----- Passage
As a result of the new and emerging trends which require accountability and transparency in all spheres of life, the High Court is often called upon to stand between all parties seeking justice and alleging violation or infringement of their rights. As part and core of our Constitutional and statutory obligations we have to innovate new methods and devise new strategies for purposes of providing access to justice to all persons who are or were or about to be denied their basic fundamental and human rights. The High Court is the eyes and the ears of all citizens of this beautiful country at all times. In our daily menu we do a balancing exercise guided by our judicial oath and bearing in mind that our authority or powers are derived from the people of Kenya.
Be that as it may, the matter before us is a Constitutional Petition dated 10th August 2012 and filed in this Court on 13th August 2012. By Chamber Summons dated 10th August 2012 similarly filed on 13th August 2012, the petitioners herein sought a number of conservatory orders pending the hearing and determination of the Petition.
When the matter came before us on 24th September 2012 for directions, the petitioners urged the Court to grant prayers (b) and (d) of the said Chamber Summons. The said prayers sought the following orders:
(b) Pending the hearing and determination of this application inter partes, this Honourable Court be pleased to issue a conservatory order staying the operation of Section 22 of the Vetting of Judges and Magistrates Act No. 2 of 2011 and further staying any proceedings and or the determination of any application for Review currently pending before the 1st Respondent under the provisions of the said Section 22 of the Act until such time as the constitutionality of section 22 of the Act shall have been determined and or until further orders of court.
----------
## Given task A
On what date was the Constitutional Petition filed, according to the court passage?
## Given task B
Using the court passage, explain why the High Court is often called upon to stand between parties seeking justice.
## Given task C
Reproduce the part of the court passage starting with "When the matter" and going on through "orders of court.".
Answer using only the court passage, not the rows.
----- Record list
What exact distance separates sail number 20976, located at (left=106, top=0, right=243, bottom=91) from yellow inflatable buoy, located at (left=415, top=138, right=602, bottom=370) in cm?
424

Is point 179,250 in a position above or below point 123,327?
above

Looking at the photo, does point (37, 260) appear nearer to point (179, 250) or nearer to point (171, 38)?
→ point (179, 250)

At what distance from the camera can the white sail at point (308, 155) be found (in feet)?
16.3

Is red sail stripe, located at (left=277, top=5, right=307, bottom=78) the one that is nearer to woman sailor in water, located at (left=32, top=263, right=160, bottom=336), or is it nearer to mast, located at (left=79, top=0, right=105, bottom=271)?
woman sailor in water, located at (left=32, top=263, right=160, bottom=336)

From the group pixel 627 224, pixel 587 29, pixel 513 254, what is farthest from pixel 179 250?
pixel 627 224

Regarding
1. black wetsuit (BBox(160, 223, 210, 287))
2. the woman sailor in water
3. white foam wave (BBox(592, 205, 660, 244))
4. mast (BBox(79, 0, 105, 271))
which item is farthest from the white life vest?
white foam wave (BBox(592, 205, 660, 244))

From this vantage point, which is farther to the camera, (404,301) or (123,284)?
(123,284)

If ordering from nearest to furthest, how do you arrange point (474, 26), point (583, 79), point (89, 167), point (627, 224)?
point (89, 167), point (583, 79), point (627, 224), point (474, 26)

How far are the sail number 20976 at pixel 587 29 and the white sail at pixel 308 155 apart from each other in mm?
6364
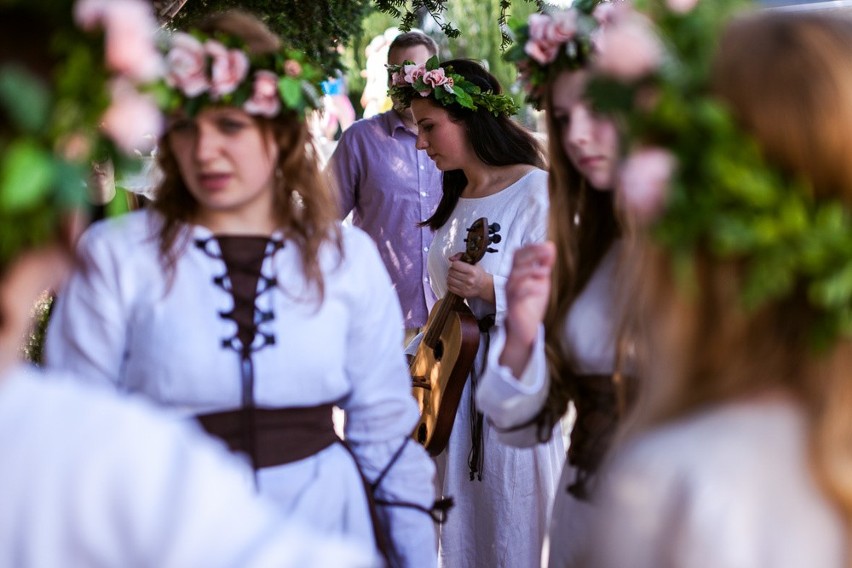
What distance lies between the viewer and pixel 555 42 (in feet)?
7.80

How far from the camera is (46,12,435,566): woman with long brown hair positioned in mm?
2133

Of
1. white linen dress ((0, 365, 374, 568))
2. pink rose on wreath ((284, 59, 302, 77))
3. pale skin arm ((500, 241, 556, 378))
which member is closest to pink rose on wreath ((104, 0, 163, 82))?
white linen dress ((0, 365, 374, 568))

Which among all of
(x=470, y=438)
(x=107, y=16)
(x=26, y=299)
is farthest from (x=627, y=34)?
(x=470, y=438)

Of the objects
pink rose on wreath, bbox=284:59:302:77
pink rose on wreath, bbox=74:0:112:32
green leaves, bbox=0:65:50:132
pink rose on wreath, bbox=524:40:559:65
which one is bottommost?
green leaves, bbox=0:65:50:132

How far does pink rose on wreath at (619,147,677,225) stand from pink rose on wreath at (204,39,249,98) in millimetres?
1172

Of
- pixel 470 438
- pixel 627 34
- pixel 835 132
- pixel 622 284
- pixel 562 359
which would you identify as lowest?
pixel 470 438

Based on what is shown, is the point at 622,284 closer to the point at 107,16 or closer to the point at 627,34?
the point at 627,34

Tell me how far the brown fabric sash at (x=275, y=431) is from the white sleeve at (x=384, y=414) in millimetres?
115

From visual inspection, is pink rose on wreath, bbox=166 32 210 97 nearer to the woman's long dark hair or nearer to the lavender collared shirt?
the woman's long dark hair

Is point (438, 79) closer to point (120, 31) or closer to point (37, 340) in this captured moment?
point (37, 340)

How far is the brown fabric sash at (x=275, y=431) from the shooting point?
2.14 metres

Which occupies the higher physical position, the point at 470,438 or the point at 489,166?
the point at 489,166

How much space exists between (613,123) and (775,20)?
27cm

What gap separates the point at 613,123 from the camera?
1479mm
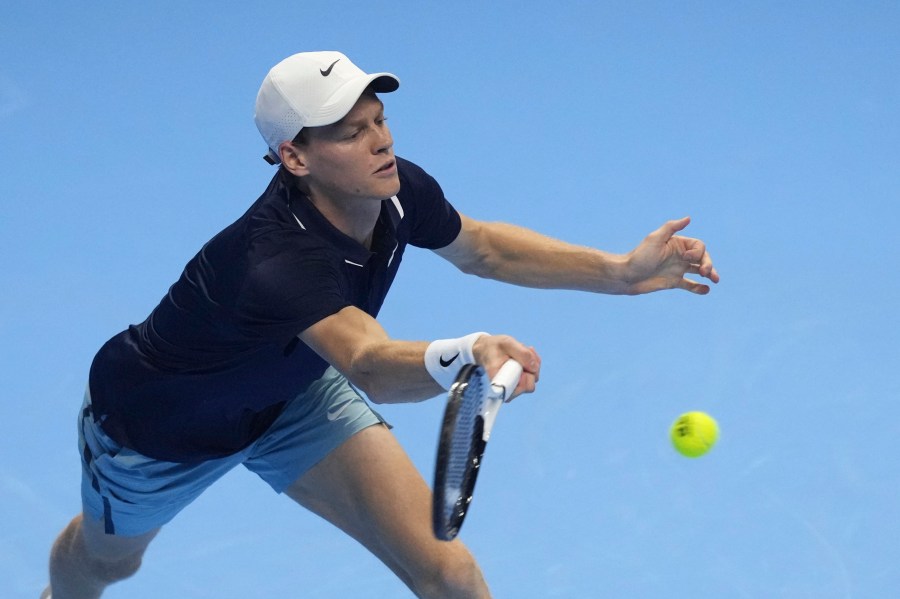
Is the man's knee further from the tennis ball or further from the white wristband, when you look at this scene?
the tennis ball

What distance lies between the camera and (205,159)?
6.90 metres

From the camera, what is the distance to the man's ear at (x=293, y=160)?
9.68ft

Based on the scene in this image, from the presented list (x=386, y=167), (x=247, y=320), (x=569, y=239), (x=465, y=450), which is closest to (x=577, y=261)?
(x=386, y=167)

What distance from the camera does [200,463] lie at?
3.34 metres

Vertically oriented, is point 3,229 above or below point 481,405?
above

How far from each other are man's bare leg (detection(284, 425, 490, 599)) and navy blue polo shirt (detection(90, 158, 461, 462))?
0.21 m

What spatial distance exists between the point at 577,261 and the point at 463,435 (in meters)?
1.23

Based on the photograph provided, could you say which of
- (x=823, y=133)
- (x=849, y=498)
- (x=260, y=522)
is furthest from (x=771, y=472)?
(x=823, y=133)

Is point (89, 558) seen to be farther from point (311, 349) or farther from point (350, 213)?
point (350, 213)

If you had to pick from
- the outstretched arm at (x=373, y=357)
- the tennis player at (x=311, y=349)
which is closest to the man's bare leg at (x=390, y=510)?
the tennis player at (x=311, y=349)

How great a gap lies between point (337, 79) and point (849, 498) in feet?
8.36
----------
## Expected answer A
It was filed on 13th August 2012.

## Expected answer B
This happens as a result of new and emerging trends that require accountability and transparency in all spheres of life.

## Expected answer C
When the matter came before us on 24th September 2012 for directions, the petitioners urged the Court to grant prayers (b) and (d) of the said Chamber Summons. The said prayers sought the following orders:
(b) Pending the hearing and determination of this application inter partes, this Honourable Court be pleased to issue a conservatory order staying the operation of Section 22 of the Vetting of Judges and Magistrates Act No. 2 of 2011 and further staying any proceedings and or the determination of any application for Review currently pending before the 1st Respondent under the provisions of the said Section 22 of the Act until such time as the constitutionality of section 22 of the Act shall have been determined and or until further orders of court.